## INSTRUCTIONS FOR THE TASK
Copy out the passage below about food and storytelling word for word, from start to finish.

## SELECTED PASSAGE
[Start]

Storytelling is natural when people gather. We can often see this when working with food, whether it is in a field or garden producing crops, or gathering around the table to share a meal. These times present an opportunity to share experiences and perspectives, and fuel new ideas and connections.
Ms. Virginia Ali of Ben’s Chili Bowl in Washington, DC recalls a time when sharing a Sunday meal could foster connection as well as mutual aid, mobilizing community members to help others who need extra hands with a harvest, or gathering funds and resources to help families who might need a helping hand. Dr. Monica White of the University of Wisconsin-Madison takes a more academic approach of gathering oral histories to elevate the stories of those whose voices are missing in the history we are most familiar with.
During this session of Conversations on Food Justice, hosted live at the Aspen Institute in Washington, DC, we hear more about how food has fueled movements like the Civil Rights movement in the 1960s and a more modern Black Freedom movement.
Key Takeaways and Quotes
- “Never reduce your dreams to the level of the event, which is your immediate experience.” – Howard Thurman. Elliott Gaskins kicked off the session with an invitation to consider this quote as we heard stories from Virginia Ali and Dr. Monica White, remembering that a single moment is not representative of an entire life.

[End]

## DATASET EXCERPT
[Start]

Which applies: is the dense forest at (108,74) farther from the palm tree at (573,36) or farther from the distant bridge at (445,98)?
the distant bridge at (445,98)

[End]

## FINISHED TASK
Storytelling is natural when people gather. We can often see this when working with food, whether it is in a field or garden producing crops, or gathering around the table to share a meal. These times present an opportunity to share experiences and perspectives, and fuel new ideas and connections.
Ms. Virginia Ali of Ben’s Chili Bowl in Washington, DC recalls a time when sharing a Sunday meal could foster connection as well as mutual aid, mobilizing community members to help others who need extra hands with a harvest, or gathering funds and resources to help families who might need a helping hand. Dr. Monica White of the University of Wisconsin-Madison takes a more academic approach of gathering oral histories to elevate the stories of those whose voices are missing in the history we are most familiar with.
During this session of Conversations on Food Justice, hosted live at the Aspen Institute in Washington, DC, we hear more about how food has fueled movements like the Civil Rights movement in the 1960s and a more modern Black Freedom movement.
Key Takeaways and Quotes
- “Never reduce your dreams to the level of the event, which is your immediate experience.” – Howard Thurman. Elliott Gaskins kicked off the session with an invitation to consider this quote as we heard stories from Virginia Ali and Dr. Monica White, remembering that a single moment is not representative of an entire life.